## Material supplied
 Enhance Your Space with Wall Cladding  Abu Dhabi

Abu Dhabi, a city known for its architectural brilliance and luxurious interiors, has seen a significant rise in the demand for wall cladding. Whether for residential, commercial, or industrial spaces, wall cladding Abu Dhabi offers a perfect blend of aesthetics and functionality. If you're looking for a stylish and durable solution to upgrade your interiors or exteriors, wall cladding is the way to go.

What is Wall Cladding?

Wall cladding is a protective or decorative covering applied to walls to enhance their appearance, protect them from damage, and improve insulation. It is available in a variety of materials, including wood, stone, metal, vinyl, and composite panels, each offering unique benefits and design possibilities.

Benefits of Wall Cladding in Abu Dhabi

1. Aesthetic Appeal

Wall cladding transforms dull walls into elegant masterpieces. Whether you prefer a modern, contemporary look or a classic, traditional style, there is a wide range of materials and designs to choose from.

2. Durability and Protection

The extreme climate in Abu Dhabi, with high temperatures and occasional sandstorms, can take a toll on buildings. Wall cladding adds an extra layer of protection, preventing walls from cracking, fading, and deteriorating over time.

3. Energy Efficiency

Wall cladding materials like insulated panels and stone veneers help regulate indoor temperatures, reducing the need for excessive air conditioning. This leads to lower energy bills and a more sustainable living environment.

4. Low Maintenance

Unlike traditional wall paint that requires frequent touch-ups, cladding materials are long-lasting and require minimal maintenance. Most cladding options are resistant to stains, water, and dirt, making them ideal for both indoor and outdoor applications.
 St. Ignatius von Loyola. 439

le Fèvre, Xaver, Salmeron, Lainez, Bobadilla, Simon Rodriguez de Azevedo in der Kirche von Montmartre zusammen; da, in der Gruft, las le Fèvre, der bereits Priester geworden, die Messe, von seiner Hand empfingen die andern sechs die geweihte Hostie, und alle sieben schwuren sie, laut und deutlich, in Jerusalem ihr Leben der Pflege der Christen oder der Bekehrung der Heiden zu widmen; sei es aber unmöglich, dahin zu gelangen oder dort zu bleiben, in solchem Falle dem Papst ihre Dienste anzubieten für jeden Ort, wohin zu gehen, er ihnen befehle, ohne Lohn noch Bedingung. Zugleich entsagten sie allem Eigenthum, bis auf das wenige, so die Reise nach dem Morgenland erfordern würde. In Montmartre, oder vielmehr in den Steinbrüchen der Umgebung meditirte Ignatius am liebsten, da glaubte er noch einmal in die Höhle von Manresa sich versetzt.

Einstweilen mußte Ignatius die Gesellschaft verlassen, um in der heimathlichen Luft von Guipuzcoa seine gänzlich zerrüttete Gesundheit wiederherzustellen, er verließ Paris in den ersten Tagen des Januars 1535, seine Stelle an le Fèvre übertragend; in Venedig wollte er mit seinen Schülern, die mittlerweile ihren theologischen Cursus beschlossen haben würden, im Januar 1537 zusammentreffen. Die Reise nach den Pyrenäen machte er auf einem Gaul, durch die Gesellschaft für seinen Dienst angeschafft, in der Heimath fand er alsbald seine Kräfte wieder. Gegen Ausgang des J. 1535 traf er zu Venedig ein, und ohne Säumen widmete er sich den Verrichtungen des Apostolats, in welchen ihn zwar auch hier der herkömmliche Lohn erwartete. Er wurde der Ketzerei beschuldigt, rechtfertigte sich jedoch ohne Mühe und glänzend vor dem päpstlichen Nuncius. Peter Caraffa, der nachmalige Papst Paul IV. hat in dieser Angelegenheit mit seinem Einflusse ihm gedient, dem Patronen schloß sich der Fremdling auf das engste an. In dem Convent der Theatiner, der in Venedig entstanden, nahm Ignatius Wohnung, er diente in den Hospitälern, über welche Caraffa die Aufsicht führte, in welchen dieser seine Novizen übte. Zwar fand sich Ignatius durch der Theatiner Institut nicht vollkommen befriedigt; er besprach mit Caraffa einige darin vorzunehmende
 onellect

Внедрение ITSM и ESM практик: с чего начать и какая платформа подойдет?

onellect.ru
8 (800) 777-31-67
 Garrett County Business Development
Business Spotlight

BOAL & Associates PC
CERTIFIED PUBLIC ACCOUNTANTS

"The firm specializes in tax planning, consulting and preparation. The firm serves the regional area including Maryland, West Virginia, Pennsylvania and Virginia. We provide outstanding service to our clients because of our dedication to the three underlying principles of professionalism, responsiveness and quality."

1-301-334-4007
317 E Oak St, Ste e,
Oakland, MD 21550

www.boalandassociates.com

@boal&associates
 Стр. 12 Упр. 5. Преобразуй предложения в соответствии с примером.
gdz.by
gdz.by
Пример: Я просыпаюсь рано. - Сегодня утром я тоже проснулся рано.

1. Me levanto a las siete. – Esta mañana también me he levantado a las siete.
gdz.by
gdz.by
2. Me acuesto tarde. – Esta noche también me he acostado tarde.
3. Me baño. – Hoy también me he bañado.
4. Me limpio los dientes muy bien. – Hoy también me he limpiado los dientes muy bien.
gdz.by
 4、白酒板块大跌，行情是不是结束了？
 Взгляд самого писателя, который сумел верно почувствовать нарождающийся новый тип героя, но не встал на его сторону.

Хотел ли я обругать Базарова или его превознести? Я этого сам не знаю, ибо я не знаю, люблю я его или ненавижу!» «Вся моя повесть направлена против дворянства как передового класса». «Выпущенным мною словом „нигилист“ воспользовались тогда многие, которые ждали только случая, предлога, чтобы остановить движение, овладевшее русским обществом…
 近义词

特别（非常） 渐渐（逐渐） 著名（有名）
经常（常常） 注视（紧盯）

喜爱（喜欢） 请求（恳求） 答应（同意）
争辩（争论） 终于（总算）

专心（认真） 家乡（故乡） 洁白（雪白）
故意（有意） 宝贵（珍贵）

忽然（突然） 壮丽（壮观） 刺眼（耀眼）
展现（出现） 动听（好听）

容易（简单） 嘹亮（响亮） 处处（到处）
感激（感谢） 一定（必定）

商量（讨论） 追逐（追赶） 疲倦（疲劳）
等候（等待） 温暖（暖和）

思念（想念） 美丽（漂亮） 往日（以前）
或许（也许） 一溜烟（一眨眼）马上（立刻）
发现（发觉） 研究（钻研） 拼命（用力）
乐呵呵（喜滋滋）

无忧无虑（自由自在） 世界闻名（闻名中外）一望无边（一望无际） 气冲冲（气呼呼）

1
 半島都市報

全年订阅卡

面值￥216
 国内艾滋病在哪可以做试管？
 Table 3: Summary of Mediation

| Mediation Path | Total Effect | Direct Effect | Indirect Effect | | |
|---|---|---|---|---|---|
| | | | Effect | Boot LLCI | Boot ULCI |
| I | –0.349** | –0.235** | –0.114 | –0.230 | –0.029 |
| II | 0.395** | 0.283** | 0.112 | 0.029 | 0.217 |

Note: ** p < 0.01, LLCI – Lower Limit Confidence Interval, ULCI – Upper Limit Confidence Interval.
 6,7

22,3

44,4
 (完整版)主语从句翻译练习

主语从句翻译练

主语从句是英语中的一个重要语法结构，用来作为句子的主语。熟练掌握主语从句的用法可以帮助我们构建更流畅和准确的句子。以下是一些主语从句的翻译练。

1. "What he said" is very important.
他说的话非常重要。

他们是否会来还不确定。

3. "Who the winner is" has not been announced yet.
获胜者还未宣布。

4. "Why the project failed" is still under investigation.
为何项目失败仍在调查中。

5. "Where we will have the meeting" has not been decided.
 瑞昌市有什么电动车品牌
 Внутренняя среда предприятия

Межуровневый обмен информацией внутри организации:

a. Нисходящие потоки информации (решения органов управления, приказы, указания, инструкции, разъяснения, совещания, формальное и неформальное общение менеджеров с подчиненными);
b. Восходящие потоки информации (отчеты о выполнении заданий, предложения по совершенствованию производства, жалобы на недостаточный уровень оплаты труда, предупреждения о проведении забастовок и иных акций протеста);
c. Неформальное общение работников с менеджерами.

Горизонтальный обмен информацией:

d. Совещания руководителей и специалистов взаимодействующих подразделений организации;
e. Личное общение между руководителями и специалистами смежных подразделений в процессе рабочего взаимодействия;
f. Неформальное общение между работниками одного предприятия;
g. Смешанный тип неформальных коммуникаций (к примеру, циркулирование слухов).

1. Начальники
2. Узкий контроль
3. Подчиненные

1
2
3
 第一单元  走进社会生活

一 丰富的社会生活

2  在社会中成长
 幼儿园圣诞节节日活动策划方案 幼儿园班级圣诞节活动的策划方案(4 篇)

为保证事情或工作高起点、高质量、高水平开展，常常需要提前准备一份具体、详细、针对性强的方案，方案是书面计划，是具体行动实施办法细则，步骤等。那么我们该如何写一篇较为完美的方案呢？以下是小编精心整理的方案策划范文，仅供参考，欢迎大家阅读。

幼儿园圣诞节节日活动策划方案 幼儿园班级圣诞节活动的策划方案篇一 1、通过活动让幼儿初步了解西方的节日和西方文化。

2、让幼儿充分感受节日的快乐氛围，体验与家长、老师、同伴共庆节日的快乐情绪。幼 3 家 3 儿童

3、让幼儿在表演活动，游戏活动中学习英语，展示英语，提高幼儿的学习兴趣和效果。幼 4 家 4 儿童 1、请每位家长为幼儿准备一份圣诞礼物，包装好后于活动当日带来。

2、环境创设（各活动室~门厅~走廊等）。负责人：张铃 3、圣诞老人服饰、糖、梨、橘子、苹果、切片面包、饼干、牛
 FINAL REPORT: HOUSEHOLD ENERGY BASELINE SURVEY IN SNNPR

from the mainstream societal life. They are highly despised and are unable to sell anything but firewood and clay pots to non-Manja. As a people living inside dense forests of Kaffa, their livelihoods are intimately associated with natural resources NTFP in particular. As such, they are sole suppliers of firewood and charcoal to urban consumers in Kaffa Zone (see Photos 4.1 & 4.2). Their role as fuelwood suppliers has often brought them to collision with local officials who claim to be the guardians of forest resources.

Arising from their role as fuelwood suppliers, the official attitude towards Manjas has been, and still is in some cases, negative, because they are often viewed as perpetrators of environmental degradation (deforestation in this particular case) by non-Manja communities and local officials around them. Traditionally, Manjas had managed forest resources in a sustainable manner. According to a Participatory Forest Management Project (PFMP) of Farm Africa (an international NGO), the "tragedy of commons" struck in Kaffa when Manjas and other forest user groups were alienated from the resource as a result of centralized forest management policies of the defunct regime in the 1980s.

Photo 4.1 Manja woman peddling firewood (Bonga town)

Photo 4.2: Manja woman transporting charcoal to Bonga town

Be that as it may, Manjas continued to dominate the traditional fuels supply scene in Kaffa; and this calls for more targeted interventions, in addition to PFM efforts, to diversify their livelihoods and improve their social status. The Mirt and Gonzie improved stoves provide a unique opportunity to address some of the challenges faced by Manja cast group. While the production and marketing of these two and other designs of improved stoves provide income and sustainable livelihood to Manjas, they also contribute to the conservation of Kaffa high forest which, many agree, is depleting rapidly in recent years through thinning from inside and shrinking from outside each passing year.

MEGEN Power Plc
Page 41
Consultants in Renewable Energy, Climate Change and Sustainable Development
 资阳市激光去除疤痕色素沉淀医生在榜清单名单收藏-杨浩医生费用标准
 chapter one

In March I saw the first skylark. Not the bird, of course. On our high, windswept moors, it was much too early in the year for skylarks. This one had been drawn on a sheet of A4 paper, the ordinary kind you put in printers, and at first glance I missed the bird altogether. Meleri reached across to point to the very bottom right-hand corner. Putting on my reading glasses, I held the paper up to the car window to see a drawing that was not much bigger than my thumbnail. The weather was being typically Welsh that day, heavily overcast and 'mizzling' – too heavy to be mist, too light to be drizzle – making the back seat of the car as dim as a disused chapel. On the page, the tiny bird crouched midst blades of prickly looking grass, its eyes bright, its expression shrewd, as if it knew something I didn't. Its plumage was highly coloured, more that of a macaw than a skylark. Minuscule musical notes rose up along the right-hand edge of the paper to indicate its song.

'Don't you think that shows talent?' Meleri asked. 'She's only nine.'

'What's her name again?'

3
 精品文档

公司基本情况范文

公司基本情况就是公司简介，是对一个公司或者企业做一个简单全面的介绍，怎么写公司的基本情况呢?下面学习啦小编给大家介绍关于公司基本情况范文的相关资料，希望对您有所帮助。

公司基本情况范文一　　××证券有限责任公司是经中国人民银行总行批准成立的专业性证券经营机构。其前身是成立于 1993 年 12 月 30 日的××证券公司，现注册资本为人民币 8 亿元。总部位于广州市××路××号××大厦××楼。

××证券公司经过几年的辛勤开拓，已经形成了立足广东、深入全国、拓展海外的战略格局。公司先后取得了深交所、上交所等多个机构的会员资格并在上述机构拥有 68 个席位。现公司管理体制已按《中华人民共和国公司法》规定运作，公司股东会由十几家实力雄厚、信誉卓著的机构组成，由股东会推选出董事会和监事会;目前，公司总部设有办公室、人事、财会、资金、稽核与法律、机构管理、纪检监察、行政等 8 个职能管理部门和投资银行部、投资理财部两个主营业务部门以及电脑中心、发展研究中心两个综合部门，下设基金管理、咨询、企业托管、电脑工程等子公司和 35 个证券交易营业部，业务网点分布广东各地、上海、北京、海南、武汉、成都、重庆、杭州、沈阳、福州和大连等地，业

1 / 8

## Task requirements
The reply should consist solely of the lines above from the one that has "I | –0.349**" through the one that has "c. Неформальное общение", reproduced exactly.

## Solution for this problem
| I | –0.349** | –0.235** | –0.114 | –0.230 | –0.029 |
| II | 0.395** | 0.283** | 0.112 | 0.029 | 0.217 |

Note: ** p < 0.01, LLCI – Lower Limit Confidence Interval, ULCI – Upper Limit Confidence Interval.
 6,7

22,3

44,4
 (完整版)主语从句翻译练习

主语从句翻译练

主语从句是英语中的一个重要语法结构，用来作为句子的主语。熟练掌握主语从句的用法可以帮助我们构建更流畅和准确的句子。以下是一些主语从句的翻译练。

1. "What he said" is very important.
他说的话非常重要。

他们是否会来还不确定。

3. "Who the winner is" has not been announced yet.
获胜者还未宣布。

4. "Why the project failed" is still under investigation.
为何项目失败仍在调查中。

5. "Where we will have the meeting" has not been decided.
 瑞昌市有什么电动车品牌
 Внутренняя среда предприятия

Межуровневый обмен информацией внутри организации:

a. Нисходящие потоки информации (решения органов управления, приказы, указания, инструкции, разъяснения, совещания, формальное и неформальное общение менеджеров с подчиненными);
b. Восходящие потоки информации (отчеты о выполнении заданий, предложения по совершенствованию производства, жалобы на недостаточный уровень оплаты труда, предупреждения о проведении забастовок и иных акций протеста);
c. Неформальное общение работников с менеджерами.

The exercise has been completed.